Yapılacaklar:
**1)** Diyarbakırspor haberine göre şunları yanıtla:
(a) Çetin Sümer kaç yaşında?
(b) Diyarbakırspor ırkçı tezahüratlarla önce hangi, sonra hangi takımla oynadığı maçta karşılaştı?
(c) Sümer hangi takımla oynanacak maça çıkmayacaklarını söylemişti?
**2)** Diyarbakırspor haberinde "Şu sıralar gündemin" sözlerinden "çıkma kararı alındı." sözlerine kadar uzanan bölümün tamamını hiçbir değişiklik yapmadan yaz.

Kaynak Metin:
····················

Spor

'PKK’ya duyulan öfkenin cezası bize kesiliyor'

Çetin Sümer:PKK dışarı’ sloganını duyunca gerçekten acı duyuyorum. Benden önceki yöneticiler konuşsaydı belki bugün statlarda o slogan atılmayacaktı.

08 Kasım 2009 02:00

Geçtiğimiz hafta Gaziantepspor ile oynanan maçta yaşanan olaylardan sonra bu hafta oynanacak Galatasaray maçına çıkmayacaklarını açıklayan Diyarbakırspor yönetimi bu kararından vazgeçti.

Irkçı tezahüratlara isyan eden Diyarbakırspor Başkanı Çetin Sümer Miiliyet'e konuştu: 'PKK dışarı’ sloganını duyunca gerçekten acı duyuyorum. Yapım susmaya müsait değil, o yüzden konuşuyorum. Benden önceki yöneticiler konuşsaydı belki bugün statlarda o slogan atılmayacaktı”

Şu sıralar gündemin baş sıralarında Diyarbakırspor Başkanı Çetin Sümer. Diyarbakırspor’un önce Bursaspor, sonra Gaziantepspor maçlarında karşılaştığı ırkçı tezahüratlara “Pazar günkü Galatasaray maçına çıkmayacağız” resti çekti Sümer. Ancak Diyarbakırlılar araya girdi, son dakikada bir değişiklik olmazsa bu akşamki maça çıkma kararı alındı.

37 yaşındaki Çetin Sümer sezon başında başkanlığa seçildiğinde bir enkaz devraldı. İlk maçlardaki performansları fena değildi. Ama deplasmandaki tribünlerin “PKK dışarı” sloganları takımın sahadaki başarısını aşağı, medyada yer bulma oranını yukarı çekti. Çünkü Çetin Sümer olan bitene itiraz etti, sloganları duymazlıkdan gelmedi, “Ligden çekiliriz” dedi. Kimileri destekledi onu, kimileri Diyarbakır’a zarar verdiğini düşündü.

····················

Verilen Bilgiler:

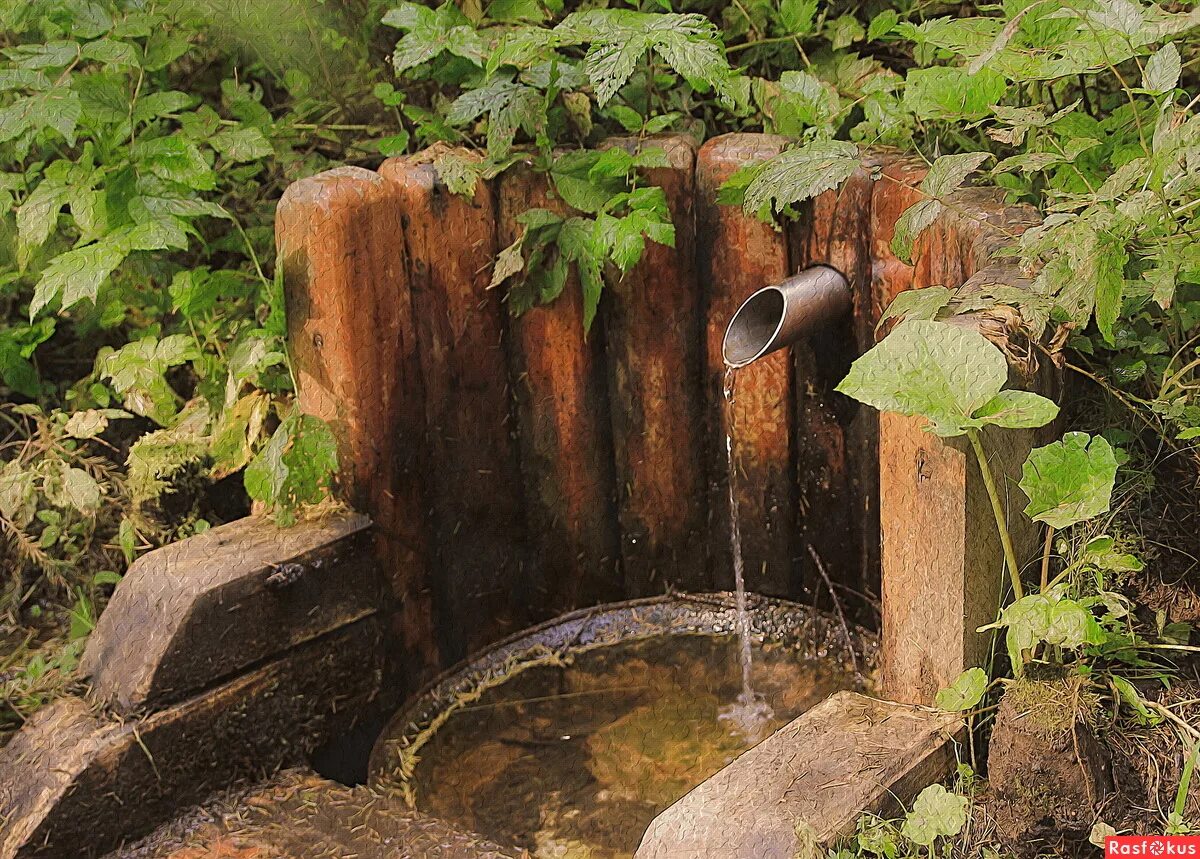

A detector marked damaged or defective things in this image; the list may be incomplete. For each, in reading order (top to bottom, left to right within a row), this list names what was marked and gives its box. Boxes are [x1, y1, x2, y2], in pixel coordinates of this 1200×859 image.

····················

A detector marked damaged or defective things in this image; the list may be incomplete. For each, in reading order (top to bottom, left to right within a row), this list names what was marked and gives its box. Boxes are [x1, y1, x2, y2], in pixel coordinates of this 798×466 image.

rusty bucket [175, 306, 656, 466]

····················

Sonuçlar:
**1)**
(a) 37 yaşında.
(b) Önce Bursaspor, sonra Gaziantepspor maçında.
(c) Galatasaray maçına.

**2)**
Şu sıralar gündemin baş sıralarında Diyarbakırspor Başkanı Çetin Sümer. Diyarbakırspor’un önce Bursaspor, sonra Gaziantepspor maçlarında karşılaştığı ırkçı tezahüratlara “Pazar günkü Galatasaray maçına çıkmayacağız” resti çekti Sümer. Ancak Diyarbakırlılar araya girdi, son dakikada bir değişiklik olmazsa bu akşamki maça çıkma kararı alındı.